Earning a Diploma for Himself--and for His Dad

Family: Herb Wesson dropped out of college two decades ago. Now an assemblyman, he has fulfilled a lifelong dream.

May 16, 1999|JENIFER WARREN | TIMES STAFF WRITER

SACRAMENTO — The Wessons of Cleveland were not a college-going clan. When the men grew up, most headed straight for the assembly line at Ford or Chevrolet. But the son called Herb was different. To him, college sounded like a good idea, so off he went.

All was well until dad fell ill and had to leave his job during Wesson's senior year. When the paychecks stopped, the boy had to pull out, simple as that.

A quarter-century has passed, and Herb Wesson--now a state assemblyman representing Culver City and Los Angeles--has fulfilled his long-delayed education dream at last.

After completing six remaining courses by mail, Wesson this month earned a bachelor of arts degree in history from Lincoln State University in Pennsylvania.

Wesson, a Democrat serving his first term in the Assembly, won't be celebrating grad night with other giddy graduates.

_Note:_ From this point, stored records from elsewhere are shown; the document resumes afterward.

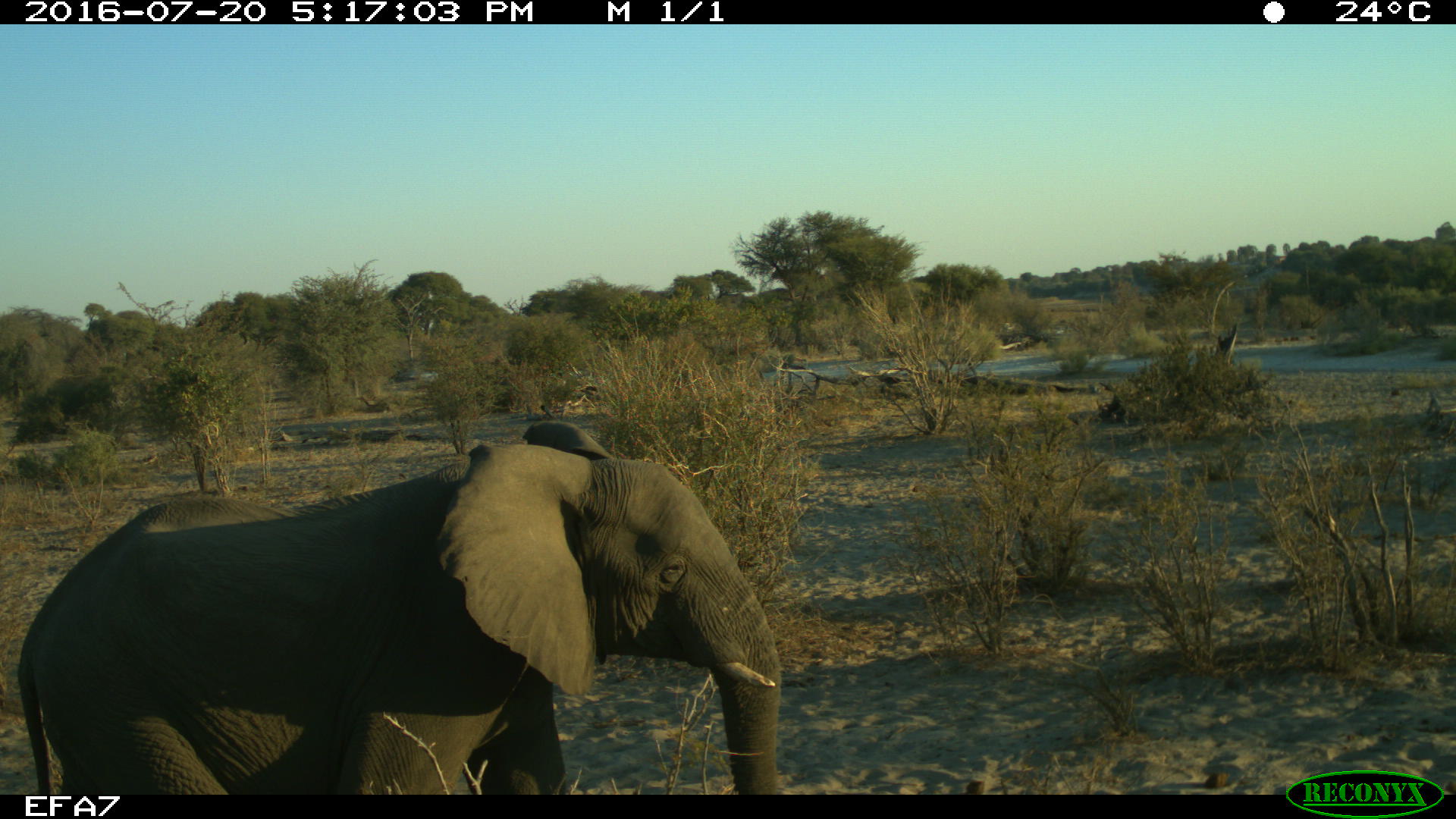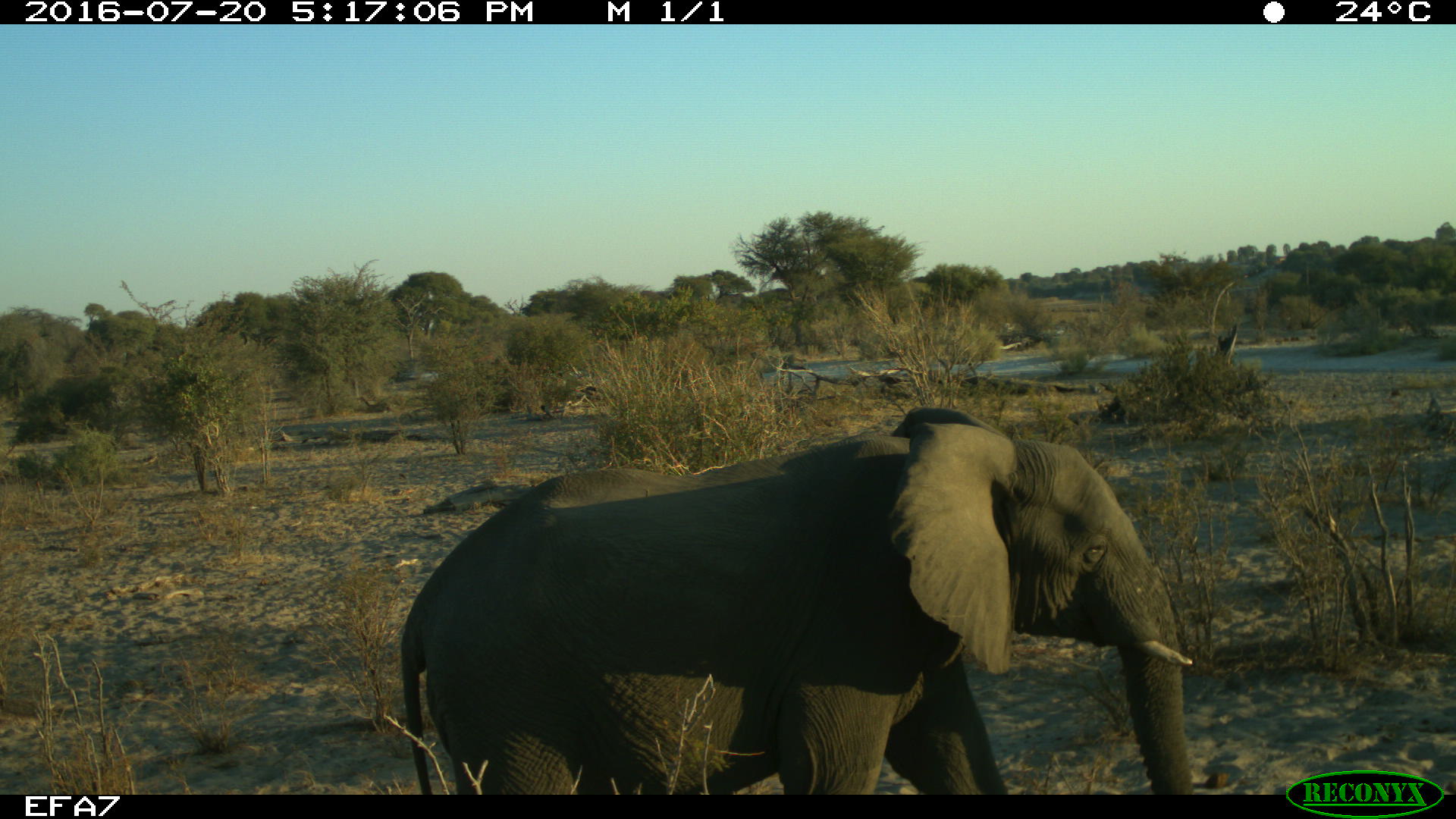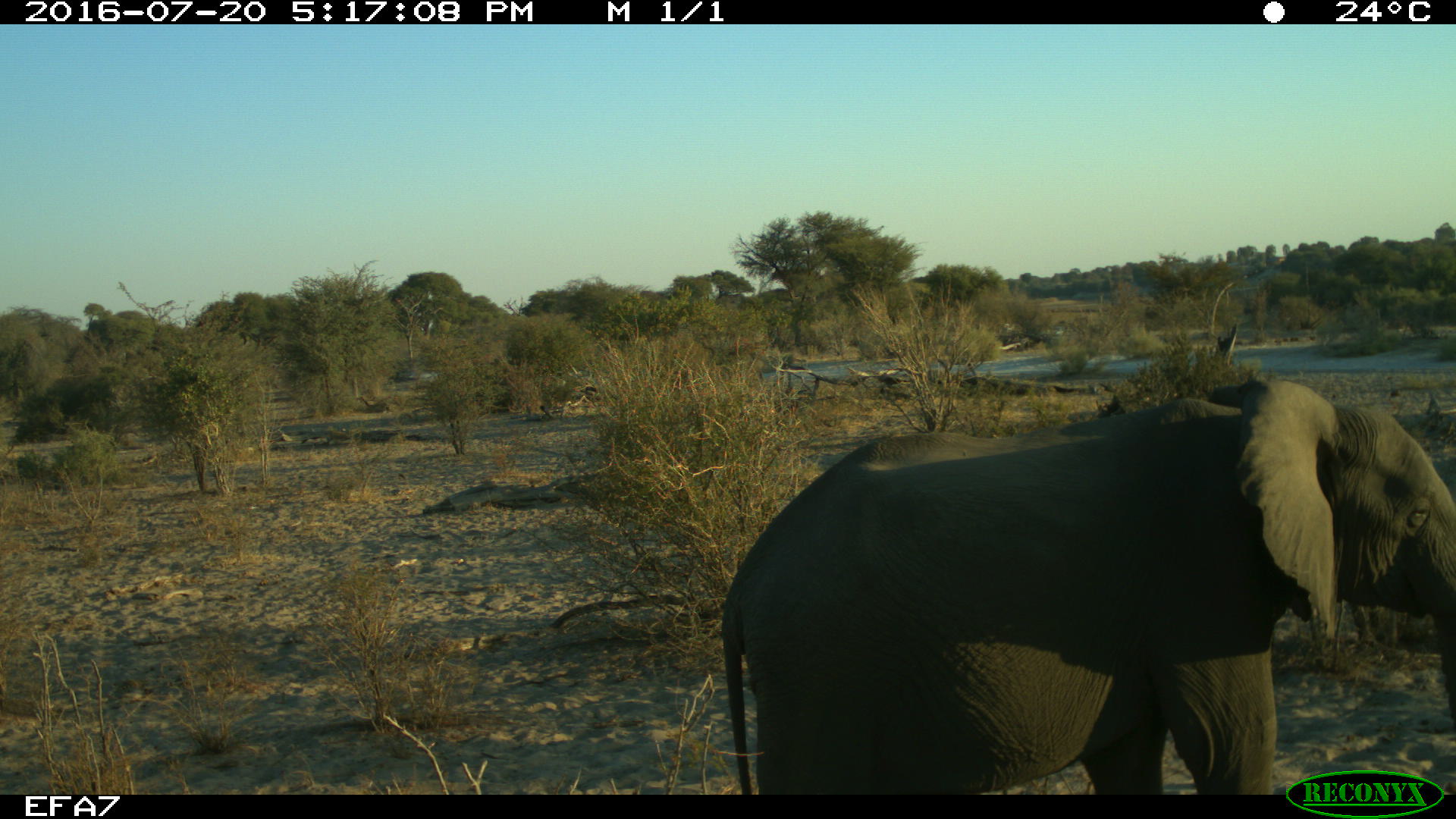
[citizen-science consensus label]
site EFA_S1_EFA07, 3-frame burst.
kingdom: Animalia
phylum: Chordata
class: Mammalia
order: Proboscidea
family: Elephantidae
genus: Loxodonta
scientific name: Loxodonta africana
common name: african bush elephant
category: elephant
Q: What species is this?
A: Elephant (african bush elephant) (Loxodonta africana).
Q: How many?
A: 1.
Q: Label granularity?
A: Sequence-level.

Nor has he done anything to publicize his midlife accomplishment.

But he says reaching the goal marks an emotional moment matched only by the birth of his four sons and his election to the California Legislature.

"I come from a blue-collar family, and completing this journey means a lot," said Wesson, 47. "It took awhile, but I got there. I made it."

Wesson's sense of accomplishment reflects, in part, his struggle to get to college in the first place. The eldest son of an automobile plant worker, Wesson had been expected to join the assembly line like his dad, no questions asked.

"In his mind, there was nothing wrong with working your whole life on the assembly line--and of course there isn't," Wesson said. "But I was determined, so I pressed and pressed and finally my parents agreed that if I got in, we'd find a way to pay for it."

He did get in, and in 1969 went off to Lincoln, then a small African American liberal arts school. Back home, his father worked overtime and his mother took on odd jobs on top of her duties as a school district secretary.

Halfway through Wesson's senior year, his dad's ongoing heart troubles took a turn for the worse, making him unable to work. Wesson returned home and got a job as a salesman to help the family cover the bills. His father died a year later.

Depressed by the loss, Wesson dismissed the idea of returning to school, a decision he now calls a mistake: "I convinced myself that I didn't need the education, that I could make it without it," Wesson said.

He did make it, but the gap in his life--the unfinished mission--gnawed at him. Eventually, he resolved to finish, collecting the needed credits through correspondence courses.

In some ways, completing college as a fortysomething rather than a twentysomething, had its advantages. "I took it more seriously," Wesson said, "and I got better grades."

It also sent a message about the value of education to his sons, and represented a sort of thank you for his father, who had worked so hard to send Wesson to school.

Wesson had hoped to collect his diploma in person this month, but a speaking engagement got in the way. So he plans to celebrate his milestone at the next reunion of Lincoln's Class of 1974. It was his class before, and now, degree in hand, it's his class once again.